Drew Holler, Senior Vice President, Walmart U.S. People Operations, laid out the reasons for the shift:
"We’re uniquely positioned to offer a combination of stability and room for growth that few others can match. We are prioritizing consistent schedules, skills training and new pathways for growth, so all jobs at Walmart can lead to careers. We know offering more full-time opportunities along with skills, training and equipping associates with tools to make work easier will help us continue to attract and retain top talent.
"Having a stable, reliable job is important. At Walmart, that starts with having a consistent, predictable schedule that makes it easy for associates to plan for all of the important things going on outside of work. That’s why we’re offering full-time associates set, consistent schedules, with the same hours on the same days each week. For example, an associate who works in the deli could go into work each day knowing they’ll be off in time to pick up their kids from school.

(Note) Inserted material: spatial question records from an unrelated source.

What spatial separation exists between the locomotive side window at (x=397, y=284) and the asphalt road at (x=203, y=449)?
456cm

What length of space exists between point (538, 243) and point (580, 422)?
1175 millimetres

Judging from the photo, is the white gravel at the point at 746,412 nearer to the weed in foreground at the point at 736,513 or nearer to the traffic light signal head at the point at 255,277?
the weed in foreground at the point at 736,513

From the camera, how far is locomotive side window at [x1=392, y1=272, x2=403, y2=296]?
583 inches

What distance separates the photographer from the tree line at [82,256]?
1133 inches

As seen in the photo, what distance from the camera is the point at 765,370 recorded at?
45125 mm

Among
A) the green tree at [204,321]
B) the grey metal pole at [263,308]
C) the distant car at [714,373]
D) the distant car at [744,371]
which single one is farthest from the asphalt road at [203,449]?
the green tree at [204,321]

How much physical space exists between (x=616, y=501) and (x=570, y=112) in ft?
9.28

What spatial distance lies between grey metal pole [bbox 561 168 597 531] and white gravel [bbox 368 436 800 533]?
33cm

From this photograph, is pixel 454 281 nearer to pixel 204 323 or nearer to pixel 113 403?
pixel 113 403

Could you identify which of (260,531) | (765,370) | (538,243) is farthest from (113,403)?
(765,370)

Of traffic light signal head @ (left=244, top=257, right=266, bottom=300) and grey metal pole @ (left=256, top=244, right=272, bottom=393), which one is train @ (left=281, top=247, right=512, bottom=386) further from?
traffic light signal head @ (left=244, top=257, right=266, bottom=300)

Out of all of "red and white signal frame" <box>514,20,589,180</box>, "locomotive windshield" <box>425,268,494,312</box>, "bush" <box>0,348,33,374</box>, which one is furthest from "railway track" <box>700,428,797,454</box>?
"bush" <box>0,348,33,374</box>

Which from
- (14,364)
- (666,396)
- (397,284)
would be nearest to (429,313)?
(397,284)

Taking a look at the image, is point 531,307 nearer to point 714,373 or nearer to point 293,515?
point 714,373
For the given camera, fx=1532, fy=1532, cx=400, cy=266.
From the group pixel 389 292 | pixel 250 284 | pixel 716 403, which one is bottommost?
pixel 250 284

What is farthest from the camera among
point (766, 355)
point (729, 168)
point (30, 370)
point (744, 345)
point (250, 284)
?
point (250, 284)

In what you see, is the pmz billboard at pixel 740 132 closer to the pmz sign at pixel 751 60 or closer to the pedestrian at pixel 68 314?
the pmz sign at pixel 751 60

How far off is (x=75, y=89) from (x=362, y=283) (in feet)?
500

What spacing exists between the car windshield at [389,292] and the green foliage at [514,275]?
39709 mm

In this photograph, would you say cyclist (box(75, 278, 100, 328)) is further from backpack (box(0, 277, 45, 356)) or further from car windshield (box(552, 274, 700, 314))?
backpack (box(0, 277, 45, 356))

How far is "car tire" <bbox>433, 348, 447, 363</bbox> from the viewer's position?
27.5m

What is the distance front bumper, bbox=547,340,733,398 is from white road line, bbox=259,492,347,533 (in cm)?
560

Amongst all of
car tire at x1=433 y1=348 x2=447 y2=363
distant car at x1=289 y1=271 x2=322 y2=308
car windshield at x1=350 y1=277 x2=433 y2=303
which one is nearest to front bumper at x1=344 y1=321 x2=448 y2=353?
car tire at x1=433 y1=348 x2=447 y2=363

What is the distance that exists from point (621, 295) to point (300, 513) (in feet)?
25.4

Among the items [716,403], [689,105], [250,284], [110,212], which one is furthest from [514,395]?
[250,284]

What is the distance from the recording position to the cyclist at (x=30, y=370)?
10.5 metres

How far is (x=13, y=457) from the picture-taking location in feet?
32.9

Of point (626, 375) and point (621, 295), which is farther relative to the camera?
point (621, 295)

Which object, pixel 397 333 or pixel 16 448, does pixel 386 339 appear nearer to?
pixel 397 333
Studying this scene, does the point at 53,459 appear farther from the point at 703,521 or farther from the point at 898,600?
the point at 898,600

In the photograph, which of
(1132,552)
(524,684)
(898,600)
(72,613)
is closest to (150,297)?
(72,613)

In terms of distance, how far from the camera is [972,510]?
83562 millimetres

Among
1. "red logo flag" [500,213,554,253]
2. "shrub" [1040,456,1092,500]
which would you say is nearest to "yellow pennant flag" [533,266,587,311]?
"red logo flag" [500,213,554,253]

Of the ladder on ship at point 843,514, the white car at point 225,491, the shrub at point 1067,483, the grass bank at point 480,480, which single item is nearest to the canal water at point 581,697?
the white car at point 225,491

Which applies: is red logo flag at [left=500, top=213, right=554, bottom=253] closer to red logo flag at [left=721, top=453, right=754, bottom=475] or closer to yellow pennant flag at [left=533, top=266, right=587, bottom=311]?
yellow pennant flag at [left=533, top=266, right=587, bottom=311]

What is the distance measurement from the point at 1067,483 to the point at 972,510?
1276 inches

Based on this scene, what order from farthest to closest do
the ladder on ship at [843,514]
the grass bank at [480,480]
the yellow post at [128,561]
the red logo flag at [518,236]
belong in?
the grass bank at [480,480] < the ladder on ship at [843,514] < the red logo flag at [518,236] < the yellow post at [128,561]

"This approach has other benefits, too. Associates will be scheduled to work alongside their teammates and their leader on every shift. This is one way we’re building on the team-based structure we introduced in stores last year. Having these small teams of eight to 12 associates work together will lead to a more connected, productive and enjoyable work environment. Associates are cross-trained within their team’s area of the store, and they get real-time, one-on-one feedback and mentorship from their leader. All of this helps them build careers with Walmart if they choose. And all of this ultimately results in even better customer service."
- KC's View:
"Even better customer service."
That's the key … and it is why, I suspect, Walmart believes that this investment in a higher-percentage full-time workforce will pay off in the future.
Walmart is doing this even as it is raising the floor on wages - while there will be plenty of arguments that not enough, the fact remains that Walmart is investing in employees to a greater degree than ever, which should have the effect of helping those employees feel invested in the company.
I find myself wondering if we're going to see companies like Walmart and Amazon engaging in their battle for supremacy on a new front - labor. Amazon certainly gets its share of criticisms of how it treats its workers, and it seems to be in the crosshairs of political and regulatory attention to a greater degree than Walmart at the moment. (Though this could change with one bad piece of publicity.)
Walmart may see this as an opportunity to change perceptions, which could have the effect of changing shopper behavior and preferences.